PENSIERINO IRRIVERENTE

Anche oggi, come sempre, sono andata a leggere la consueta mitica cartolina da Eurabia del mitico Ugo Volli, il quale constata, con dovizia di documenti, come anche i terroristi, con la scomparsa delle mezze stagioni, abbiano cessato di essere i terroristi di una volta. I link di solito non li clicco, sia perché di tempo ne ho poco, sia perché in gran parte li conosco già. Però li guardo sempre. Ed è così che oggi, nel leggere questo link:

http://archiviostorico.corriere.it/2001/settembre/29/testamento_del_pirata
_
Dio_aprimi_co_0_01092911144.shtml

non mi sono potuta trattenere (non che abbia sprecato energie nel provarci, sia ben chiaro), dal pensare: “come ‘na cozza”?

barbara

UN TUFFO NEL PASSATO

Non ricordo quanti anni avessi. Sicuramente pochi, comunque, forse quattro o cinque. Ero malata – capitava spesso, quando ero piccola. Capita spesso anche adesso, a dire la verità. È sempre capitato spesso, per tutta la mia vita, ma non era di questo che volevo parlare. Ero malata, dicevo, e quella volta era una malattia lunga, e a farmi compagnia mentre ero a letto, ora dopo ora, giorno dopo giorno, settimana dopo settimana, c’era la radio.
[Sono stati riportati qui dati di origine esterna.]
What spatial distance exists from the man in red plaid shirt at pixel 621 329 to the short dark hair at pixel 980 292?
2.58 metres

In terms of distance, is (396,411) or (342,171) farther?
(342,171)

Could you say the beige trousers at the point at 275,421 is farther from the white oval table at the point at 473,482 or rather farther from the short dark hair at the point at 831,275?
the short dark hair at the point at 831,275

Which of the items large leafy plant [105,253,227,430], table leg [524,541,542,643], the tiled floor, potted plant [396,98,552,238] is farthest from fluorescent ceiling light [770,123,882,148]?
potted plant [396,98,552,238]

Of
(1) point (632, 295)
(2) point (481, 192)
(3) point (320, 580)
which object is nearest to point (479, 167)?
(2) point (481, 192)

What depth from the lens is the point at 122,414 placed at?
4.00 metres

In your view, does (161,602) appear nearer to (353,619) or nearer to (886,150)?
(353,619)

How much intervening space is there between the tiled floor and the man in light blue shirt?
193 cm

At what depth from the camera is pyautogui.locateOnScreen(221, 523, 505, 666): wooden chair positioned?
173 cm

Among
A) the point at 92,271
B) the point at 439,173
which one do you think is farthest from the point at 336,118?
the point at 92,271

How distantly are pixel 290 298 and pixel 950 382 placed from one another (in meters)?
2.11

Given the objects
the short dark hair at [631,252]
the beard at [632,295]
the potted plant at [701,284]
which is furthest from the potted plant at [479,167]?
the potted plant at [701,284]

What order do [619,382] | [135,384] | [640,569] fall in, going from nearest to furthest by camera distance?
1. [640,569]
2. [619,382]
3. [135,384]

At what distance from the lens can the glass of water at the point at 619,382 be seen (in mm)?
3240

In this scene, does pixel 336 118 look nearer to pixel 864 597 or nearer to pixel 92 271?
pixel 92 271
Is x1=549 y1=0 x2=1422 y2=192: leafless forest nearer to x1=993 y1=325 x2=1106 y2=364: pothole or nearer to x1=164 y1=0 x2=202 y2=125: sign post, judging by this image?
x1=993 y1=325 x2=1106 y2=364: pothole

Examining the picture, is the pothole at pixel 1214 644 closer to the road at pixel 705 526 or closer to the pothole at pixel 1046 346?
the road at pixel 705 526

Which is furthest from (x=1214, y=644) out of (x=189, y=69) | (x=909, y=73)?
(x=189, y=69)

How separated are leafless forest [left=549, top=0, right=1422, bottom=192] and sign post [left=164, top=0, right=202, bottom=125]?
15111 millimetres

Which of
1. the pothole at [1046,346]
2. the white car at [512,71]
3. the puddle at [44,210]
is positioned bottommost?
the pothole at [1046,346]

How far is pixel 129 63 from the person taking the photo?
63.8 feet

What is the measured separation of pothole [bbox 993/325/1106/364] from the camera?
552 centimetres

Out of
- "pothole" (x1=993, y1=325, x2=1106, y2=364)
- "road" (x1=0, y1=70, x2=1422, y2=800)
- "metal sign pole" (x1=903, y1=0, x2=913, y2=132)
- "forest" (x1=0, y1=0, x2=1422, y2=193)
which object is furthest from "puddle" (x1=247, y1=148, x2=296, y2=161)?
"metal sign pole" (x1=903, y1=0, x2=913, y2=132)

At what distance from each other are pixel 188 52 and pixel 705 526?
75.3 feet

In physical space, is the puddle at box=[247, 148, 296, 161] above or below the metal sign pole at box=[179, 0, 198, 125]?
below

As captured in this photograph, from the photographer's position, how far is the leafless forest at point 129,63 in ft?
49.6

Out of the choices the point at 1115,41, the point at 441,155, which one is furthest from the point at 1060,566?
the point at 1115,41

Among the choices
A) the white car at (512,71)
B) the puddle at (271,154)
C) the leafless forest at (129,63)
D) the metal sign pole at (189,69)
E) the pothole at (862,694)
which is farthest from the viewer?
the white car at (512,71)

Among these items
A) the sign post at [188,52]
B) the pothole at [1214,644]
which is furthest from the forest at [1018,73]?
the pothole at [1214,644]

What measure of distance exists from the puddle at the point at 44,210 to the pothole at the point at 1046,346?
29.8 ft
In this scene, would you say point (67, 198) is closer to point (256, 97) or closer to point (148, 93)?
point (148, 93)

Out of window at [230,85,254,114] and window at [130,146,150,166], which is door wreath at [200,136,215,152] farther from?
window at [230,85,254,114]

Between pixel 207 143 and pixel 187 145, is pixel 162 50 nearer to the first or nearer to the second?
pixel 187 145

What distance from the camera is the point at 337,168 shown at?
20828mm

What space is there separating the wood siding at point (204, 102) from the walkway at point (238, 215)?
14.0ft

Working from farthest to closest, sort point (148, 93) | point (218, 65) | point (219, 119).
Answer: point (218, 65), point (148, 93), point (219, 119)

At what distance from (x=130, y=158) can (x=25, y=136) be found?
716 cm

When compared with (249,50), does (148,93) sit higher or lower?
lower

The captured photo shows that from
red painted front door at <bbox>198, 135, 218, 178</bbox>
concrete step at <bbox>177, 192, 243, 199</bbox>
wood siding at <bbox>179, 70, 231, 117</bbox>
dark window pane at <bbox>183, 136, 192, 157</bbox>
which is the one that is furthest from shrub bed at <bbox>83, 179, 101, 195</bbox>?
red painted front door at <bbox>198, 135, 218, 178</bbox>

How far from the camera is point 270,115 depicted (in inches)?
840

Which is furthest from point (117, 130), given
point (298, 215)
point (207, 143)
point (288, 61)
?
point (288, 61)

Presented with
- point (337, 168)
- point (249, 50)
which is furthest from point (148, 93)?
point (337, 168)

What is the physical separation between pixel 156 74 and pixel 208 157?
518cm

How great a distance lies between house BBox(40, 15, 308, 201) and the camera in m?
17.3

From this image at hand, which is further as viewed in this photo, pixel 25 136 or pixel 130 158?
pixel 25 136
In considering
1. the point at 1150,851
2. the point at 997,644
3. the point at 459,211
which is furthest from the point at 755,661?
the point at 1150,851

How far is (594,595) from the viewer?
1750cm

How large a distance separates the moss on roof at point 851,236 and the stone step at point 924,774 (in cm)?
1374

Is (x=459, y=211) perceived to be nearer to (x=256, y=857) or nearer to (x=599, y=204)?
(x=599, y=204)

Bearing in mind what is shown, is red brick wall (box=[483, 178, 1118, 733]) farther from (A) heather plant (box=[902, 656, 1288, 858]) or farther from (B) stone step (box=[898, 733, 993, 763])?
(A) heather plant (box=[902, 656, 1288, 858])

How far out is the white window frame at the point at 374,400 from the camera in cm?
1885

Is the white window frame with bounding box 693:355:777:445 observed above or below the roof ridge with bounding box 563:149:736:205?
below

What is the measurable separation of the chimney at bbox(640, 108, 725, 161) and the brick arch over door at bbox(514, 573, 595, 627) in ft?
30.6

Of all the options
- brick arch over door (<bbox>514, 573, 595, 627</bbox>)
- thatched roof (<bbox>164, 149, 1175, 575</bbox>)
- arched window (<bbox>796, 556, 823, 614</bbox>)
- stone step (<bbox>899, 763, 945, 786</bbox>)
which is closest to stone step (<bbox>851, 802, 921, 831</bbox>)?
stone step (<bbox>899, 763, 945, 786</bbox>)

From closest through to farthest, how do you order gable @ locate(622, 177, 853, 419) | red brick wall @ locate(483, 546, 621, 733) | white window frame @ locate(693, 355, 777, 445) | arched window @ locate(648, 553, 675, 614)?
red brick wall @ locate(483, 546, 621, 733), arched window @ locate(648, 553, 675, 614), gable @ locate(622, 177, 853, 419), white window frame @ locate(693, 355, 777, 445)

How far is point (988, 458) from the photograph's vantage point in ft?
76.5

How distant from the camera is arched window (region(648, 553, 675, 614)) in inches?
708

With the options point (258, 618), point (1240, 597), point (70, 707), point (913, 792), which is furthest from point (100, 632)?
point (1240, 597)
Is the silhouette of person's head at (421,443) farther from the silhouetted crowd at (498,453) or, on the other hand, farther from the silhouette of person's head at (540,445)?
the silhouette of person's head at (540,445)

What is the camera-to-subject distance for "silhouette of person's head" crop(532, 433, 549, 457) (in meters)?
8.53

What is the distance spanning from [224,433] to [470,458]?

In quel periodo c’era tutti i giorni, verso metà mattina, una commedia. Probabilmente ce ne sono state diverse, in tutti quei lunghi giorni, ma io ne ricordo una. Cioè no, non la commedia, di quella non ricordo assolutamente nulla; ricordo un titolo, e una musica: Ramona.
Oggi, a dispensare grazie senza limiti a tutti i postulanti, abbiamo fortunatamente due grandissimi santi: San Google e San Youtube. E grazie alla loro generosità e ai loro miracoli, posso condividere anche con voi quel mio lontanissimo ricordo, rimasto intatto lungo gli anni e i lustri e i decenni. Ve lo propongo nella versione originale di Dolores Del Rio,

in quella con l’emozione del fruscio del 78 giri e con le foto della fatale Pola Negri,

 quest’altra dedicata alla bellezza femminile (sì, in questo mondo brutto sporco e cattivo, in questa valle di lacrime, in quest’atomo opaco del male, qualcuno che ci ama, disinteressatamente, allegramente, spensieratamente, ancora c’è)

e infine in quella del mitico Carlos Gardel.

(Perché senza le memorie del passato, quale presente si può mai vivere? E quale futuro costruire?)